Por vezes podem ser incluídos outros exames complementares, como a elastografia hepática, a ressonância magnética e a tomografia. Em alguns casos, quando ainda restam dúvidas, a biópsia —a retirada de uma pequena amostra do tecido do fígado para análise em laboratório— pode ser necessária.
Como é feito o tratamento?
Ele dependerá da causa da cirrose e do nível de lesão do fígado. De modo geral, porém, o tratamento inclui mudanças no estilo de vida, como evitar o consumo de álcool, manter a carteira de vacinação em dia, em especial contra infecções de hepatites A e B, bem como adotar uma dieta equilibrada e praticar atividade física.
Não existe vacina para a hepatite C, mas ela pode ser curada com medicações orais.
Além disso, a terapia contra a cirrose possui 3 objetivos principais:
• Identificar a causa da cirrose e tratá-la (obesidade, hepatites B e C)
• Uso de medicamentos específicos (antivirais, corticoides e outros agentes imunossupressores, etc.);
• Controlar a descompensação atual (como uma hemorragia, ascite ou encefalopatia, etc.);
• Evitar novas descompensações (nódulo no fígado, chamado de carcinoma hepatocelular).
A médica Roberta Chaves Araújo, gastroenterologista do Departamento de Clínica Médica da FMRP-USP fala que assim como o diabetes e a hipertensão, a cirrose é uma doença crônica. Portanto, o paciente deve ter acompanhamento de longo prazo.
“A razão para isso é que esse paciente tem risco aumentado para o tumor de fígado. Isso significa que a cada 6 meses é preciso submetê-lo a exames para monitorar esta e outras possíveis complicações”, completa Araújo.

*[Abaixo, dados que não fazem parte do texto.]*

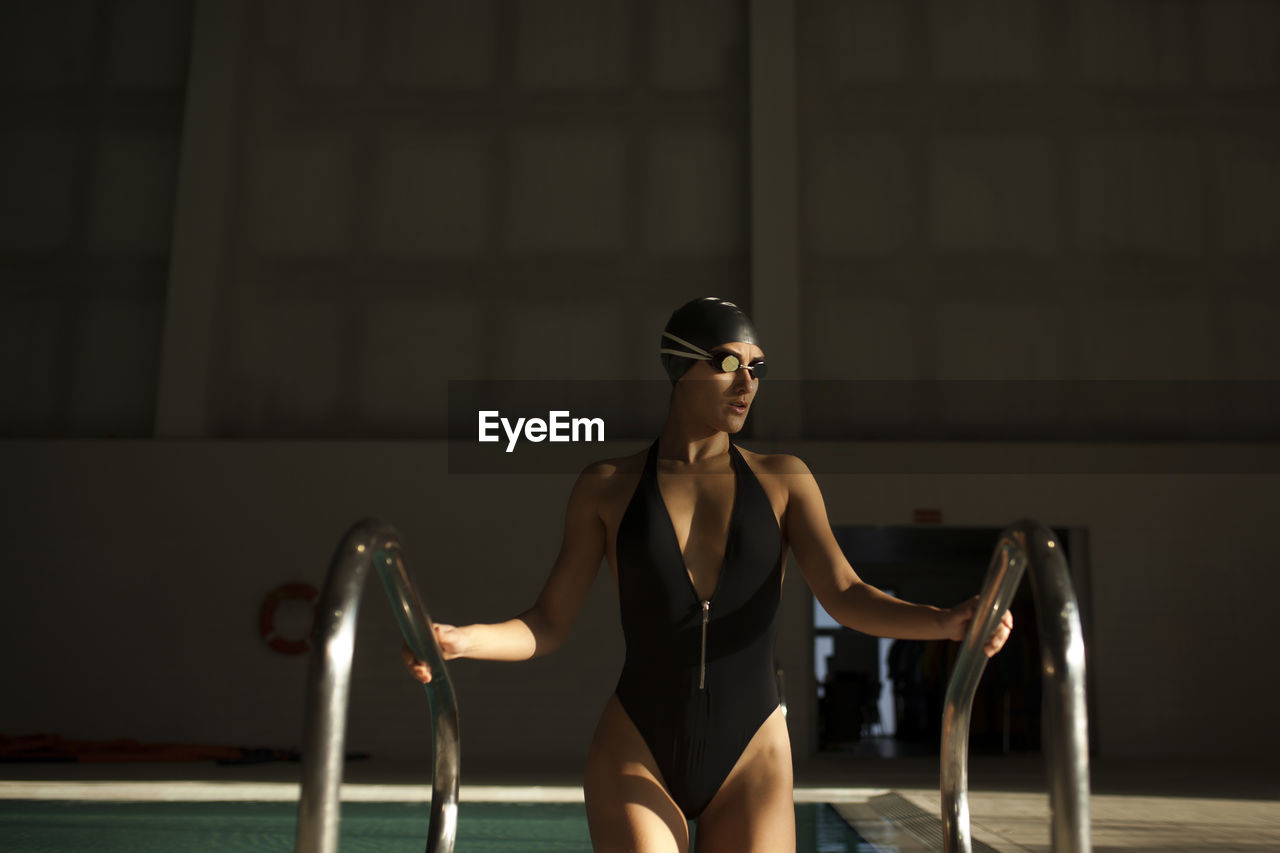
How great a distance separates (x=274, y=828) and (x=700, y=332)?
448 cm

Quando o transplante do fígado é indicado?
Essa medida é reservada para os casos de cirrose descompensada que não respondem ao tratamento médico. A taxa de sobrevida desses pacientes é de 1 e 5 anos após o transplante —o que corresponde a cerca de 85% e 72%, respectivamente.
O que esperar do tratamento?
Quando a cirrose é compensada e há adesão ao tratamento, a estimativa de sobrevida é de 10 anos para quase metade dos pacientes. Mas essa expectativa de vida cai para cerca de 15% nesse mesmo período, quando ocorre algum evento de descompensação.
Quais são as possíveis complicações?
A literatura sobre essa doença revela que a cirrose pode voltar mesmo após o transplante. Além disso, hipertensão, inchaço na barriga e nas pernas, icterícia, infecções, hemorragia e encefalopatias hepáticas são consideradas complicações que geralmente caminham juntas com a cirrose. Pacientes com cirrose também têm maior risco de desenvolverem câncer de fígado.
Como colaborar com o tratamento
A melhor forma de proteger seu fígado é conhecer mais sobre a doença para entender a importância de seguir o plano de tratamento proposto pelo médico.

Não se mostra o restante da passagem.